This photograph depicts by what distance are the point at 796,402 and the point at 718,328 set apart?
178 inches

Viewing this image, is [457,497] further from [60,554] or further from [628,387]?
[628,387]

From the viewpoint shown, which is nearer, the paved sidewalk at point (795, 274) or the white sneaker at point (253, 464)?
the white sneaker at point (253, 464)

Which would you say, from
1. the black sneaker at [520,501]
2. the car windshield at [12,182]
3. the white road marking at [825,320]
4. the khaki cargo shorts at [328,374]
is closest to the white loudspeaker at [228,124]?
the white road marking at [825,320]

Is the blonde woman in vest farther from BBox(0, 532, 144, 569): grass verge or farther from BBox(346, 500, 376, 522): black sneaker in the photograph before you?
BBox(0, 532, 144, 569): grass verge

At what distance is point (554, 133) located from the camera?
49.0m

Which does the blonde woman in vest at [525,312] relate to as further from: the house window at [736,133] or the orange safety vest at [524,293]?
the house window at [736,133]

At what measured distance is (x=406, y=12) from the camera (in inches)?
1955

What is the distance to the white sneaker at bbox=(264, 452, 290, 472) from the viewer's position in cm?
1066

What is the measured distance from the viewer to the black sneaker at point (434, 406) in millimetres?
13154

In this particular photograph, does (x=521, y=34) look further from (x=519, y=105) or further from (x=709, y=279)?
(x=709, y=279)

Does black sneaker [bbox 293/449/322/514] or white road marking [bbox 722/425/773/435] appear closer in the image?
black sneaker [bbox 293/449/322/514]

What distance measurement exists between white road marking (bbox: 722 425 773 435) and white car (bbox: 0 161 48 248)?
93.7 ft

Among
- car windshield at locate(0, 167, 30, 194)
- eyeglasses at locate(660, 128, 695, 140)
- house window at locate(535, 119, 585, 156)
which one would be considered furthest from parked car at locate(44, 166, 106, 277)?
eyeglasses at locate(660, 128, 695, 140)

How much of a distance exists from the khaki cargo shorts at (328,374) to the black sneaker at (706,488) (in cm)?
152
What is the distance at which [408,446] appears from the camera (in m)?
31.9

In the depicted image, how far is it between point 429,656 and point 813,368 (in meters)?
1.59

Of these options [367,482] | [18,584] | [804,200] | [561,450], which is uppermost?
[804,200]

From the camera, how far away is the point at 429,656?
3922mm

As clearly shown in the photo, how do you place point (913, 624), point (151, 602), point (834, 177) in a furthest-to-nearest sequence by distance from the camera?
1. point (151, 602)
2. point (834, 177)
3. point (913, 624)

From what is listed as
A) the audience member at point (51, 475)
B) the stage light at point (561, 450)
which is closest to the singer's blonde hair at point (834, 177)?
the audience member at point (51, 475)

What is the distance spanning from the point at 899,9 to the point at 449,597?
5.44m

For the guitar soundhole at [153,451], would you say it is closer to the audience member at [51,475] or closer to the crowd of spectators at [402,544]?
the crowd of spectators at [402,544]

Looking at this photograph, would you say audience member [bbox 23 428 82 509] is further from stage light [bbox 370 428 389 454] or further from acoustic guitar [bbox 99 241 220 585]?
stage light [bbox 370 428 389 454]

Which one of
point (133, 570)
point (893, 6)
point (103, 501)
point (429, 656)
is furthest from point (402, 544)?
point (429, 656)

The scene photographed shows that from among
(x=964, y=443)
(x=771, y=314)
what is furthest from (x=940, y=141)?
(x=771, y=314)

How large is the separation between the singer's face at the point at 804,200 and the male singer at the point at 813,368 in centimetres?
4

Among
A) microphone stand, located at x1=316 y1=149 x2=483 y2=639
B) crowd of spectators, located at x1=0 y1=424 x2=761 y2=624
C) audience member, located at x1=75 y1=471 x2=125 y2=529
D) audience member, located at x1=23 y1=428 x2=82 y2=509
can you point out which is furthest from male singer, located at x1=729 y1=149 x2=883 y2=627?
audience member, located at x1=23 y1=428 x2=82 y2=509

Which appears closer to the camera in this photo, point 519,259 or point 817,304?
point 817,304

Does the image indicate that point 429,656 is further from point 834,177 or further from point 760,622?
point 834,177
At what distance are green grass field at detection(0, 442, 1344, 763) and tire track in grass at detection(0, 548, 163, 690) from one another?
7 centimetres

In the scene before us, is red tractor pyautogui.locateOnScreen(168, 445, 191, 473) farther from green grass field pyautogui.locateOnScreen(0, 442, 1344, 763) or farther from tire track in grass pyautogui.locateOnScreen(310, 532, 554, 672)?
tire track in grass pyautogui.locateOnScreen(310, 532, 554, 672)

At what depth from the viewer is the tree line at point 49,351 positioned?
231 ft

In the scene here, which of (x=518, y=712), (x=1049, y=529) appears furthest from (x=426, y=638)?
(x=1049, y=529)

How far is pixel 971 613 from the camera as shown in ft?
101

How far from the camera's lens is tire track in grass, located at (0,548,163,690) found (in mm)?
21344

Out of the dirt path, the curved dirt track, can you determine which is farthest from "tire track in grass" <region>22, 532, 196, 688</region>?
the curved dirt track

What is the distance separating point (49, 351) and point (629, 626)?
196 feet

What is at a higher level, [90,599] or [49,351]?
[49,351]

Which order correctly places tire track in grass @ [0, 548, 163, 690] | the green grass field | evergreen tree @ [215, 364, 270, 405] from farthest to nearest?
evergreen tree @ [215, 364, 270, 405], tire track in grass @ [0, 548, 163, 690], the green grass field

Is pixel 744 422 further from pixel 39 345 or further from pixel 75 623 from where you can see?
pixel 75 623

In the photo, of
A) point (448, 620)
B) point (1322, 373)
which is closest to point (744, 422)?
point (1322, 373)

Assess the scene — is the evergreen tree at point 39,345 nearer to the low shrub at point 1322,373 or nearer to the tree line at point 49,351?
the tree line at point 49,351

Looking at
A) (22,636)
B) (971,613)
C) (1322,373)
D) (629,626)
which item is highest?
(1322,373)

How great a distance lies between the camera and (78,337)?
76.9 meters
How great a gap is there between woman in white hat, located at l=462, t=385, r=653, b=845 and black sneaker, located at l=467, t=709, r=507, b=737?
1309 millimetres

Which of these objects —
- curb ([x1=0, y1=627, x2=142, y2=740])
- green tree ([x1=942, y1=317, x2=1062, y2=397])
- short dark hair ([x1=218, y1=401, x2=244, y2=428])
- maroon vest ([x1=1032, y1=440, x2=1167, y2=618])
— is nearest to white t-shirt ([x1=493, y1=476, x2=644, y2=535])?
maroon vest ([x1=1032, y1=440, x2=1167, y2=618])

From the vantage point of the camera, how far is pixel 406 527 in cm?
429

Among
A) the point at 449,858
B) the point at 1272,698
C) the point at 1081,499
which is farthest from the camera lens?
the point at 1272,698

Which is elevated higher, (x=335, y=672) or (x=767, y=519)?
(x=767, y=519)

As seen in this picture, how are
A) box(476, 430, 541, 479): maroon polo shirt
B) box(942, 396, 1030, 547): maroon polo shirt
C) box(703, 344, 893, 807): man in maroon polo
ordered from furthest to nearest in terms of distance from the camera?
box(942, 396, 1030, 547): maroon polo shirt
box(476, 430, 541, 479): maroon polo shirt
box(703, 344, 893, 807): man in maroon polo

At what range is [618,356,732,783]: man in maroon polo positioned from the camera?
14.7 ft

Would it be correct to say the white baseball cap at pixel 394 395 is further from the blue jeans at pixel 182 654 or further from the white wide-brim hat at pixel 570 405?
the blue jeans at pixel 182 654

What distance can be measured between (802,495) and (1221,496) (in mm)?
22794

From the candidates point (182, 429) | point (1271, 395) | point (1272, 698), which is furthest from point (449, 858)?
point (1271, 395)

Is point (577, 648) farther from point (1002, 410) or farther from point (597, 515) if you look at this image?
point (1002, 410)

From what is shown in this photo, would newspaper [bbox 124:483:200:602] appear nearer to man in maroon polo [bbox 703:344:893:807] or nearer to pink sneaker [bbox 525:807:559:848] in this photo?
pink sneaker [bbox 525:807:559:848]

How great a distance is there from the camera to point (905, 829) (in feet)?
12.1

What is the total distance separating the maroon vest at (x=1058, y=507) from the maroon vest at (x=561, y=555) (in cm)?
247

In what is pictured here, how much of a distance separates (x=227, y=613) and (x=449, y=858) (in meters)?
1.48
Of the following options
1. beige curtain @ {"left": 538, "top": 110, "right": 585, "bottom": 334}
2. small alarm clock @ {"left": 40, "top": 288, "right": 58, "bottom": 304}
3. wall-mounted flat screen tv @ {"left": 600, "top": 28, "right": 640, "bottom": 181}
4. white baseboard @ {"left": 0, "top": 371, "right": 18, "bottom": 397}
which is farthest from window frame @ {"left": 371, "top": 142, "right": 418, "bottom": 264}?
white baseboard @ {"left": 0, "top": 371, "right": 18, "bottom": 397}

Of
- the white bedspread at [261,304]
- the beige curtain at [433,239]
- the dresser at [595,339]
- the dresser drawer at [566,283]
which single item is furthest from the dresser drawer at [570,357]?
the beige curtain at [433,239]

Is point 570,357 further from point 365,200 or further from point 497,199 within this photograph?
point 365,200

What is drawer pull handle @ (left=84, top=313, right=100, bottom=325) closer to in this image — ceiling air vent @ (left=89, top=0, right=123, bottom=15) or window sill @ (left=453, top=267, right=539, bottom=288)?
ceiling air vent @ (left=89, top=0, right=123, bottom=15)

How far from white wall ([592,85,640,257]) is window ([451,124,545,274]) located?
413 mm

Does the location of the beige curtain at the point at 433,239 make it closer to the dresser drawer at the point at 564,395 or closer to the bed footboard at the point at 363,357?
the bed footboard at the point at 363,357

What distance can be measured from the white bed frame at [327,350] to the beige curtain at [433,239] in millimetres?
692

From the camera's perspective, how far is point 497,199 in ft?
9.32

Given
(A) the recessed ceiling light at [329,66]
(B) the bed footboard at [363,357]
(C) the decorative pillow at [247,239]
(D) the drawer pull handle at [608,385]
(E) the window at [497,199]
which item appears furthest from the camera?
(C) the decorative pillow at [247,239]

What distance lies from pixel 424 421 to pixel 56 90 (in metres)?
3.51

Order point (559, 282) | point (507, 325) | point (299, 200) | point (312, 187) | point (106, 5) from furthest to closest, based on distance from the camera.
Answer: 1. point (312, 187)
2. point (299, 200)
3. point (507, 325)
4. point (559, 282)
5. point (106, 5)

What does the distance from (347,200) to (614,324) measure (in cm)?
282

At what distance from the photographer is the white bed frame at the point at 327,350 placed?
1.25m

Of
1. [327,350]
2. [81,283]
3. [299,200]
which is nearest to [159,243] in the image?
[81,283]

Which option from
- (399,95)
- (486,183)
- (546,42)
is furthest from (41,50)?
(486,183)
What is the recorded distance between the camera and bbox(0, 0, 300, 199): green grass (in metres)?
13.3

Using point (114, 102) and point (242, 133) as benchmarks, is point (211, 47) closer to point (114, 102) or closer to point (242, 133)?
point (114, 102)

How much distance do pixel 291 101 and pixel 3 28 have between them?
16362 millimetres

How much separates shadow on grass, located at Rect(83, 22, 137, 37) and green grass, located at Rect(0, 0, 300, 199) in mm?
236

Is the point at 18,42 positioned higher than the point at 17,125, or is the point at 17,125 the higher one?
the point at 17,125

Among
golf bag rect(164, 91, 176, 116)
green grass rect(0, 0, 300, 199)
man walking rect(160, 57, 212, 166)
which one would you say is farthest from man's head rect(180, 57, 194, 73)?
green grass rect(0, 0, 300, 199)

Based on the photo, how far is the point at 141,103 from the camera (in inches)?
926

[Exercise directions]
Please copy out the entries word for word, starting at the line that contains "In the scene before" and ending at the line that contains "76.9 meters".

[In response]
In the scene before us, is red tractor pyautogui.locateOnScreen(168, 445, 191, 473) farther from green grass field pyautogui.locateOnScreen(0, 442, 1344, 763) or farther from tire track in grass pyautogui.locateOnScreen(310, 532, 554, 672)?
tire track in grass pyautogui.locateOnScreen(310, 532, 554, 672)

At what depth from the viewer is the tree line at point 49,351 positioned?
231 ft

In the scene here, which of (x=518, y=712), (x=1049, y=529) appears furthest from (x=426, y=638)?
(x=1049, y=529)

How far is pixel 971 613 from the camera as shown in ft?
101

How far from the camera's lens is tire track in grass, located at (0,548,163,690) found (in mm)?
21344

Out of the dirt path, the curved dirt track, can you determine which is farthest from "tire track in grass" <region>22, 532, 196, 688</region>?
the curved dirt track

What is the distance separating point (49, 351) and point (629, 626)?
196 feet

What is at a higher level, [90,599] or [49,351]?
[49,351]

Which order correctly places tire track in grass @ [0, 548, 163, 690] | the green grass field | evergreen tree @ [215, 364, 270, 405] from farthest to nearest?
evergreen tree @ [215, 364, 270, 405], tire track in grass @ [0, 548, 163, 690], the green grass field

Is pixel 744 422 further from pixel 39 345 or further from pixel 75 623 from where you can see?
pixel 75 623

In the photo, of
A) point (448, 620)
B) point (1322, 373)
which is closest to point (744, 422)?
point (1322, 373)

Assess the scene — is the evergreen tree at point 39,345 nearer to the low shrub at point 1322,373 or nearer to the tree line at point 49,351?
the tree line at point 49,351

Looking at
A) (22,636)
B) (971,613)
C) (1322,373)
D) (629,626)
which item is highest?
(1322,373)

How great a distance lies between the camera and (78,337)?
76.9 meters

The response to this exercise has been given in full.